• [Work item] Put everything from the entry containing "Replacing old broken" down to the one containing "Una casa con" into a Markdown table with the columns Row and Entry, numbering each row and skipping blank lines. Leave the pictures out of the table.

• [Available records]
^^^^^^^^

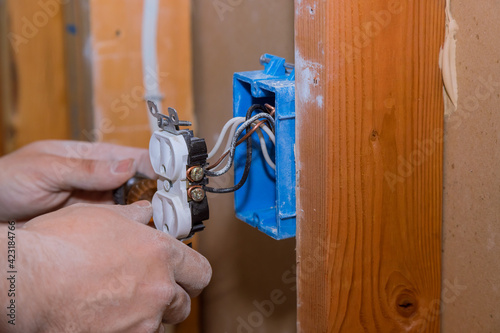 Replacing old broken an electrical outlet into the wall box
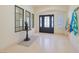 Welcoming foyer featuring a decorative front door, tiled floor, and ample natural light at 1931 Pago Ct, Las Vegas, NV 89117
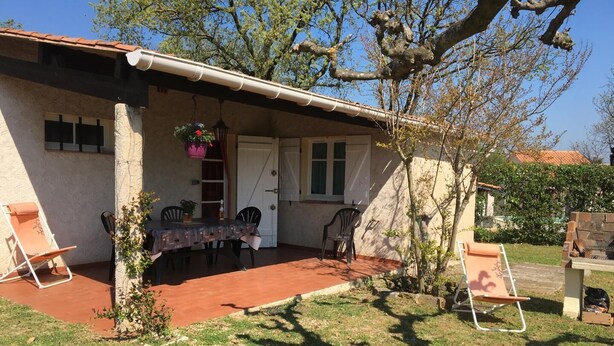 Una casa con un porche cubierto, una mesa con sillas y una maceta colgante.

^^^^^^^^

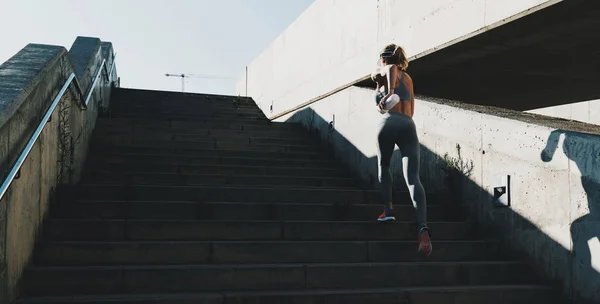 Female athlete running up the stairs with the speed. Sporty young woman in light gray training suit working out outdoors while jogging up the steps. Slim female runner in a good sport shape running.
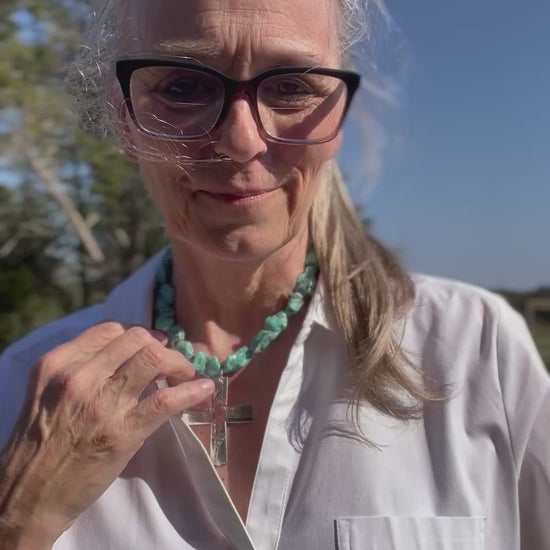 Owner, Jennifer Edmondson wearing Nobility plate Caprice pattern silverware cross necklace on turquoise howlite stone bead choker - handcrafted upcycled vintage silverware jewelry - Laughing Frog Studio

^^^^^^^^

• [Response]
| Row | Entry |
|---|---|
| 1 |  Replacing old broken an electrical outlet into the wall box |
| 2 |  Welcoming foyer featuring a decorative front door, tiled floor, and ample natural light at 1931 Pago Ct, Las Vegas, NV 89117 |
| 3 |  Una casa con un porche cubierto, una mesa con sillas y una maceta colgante. |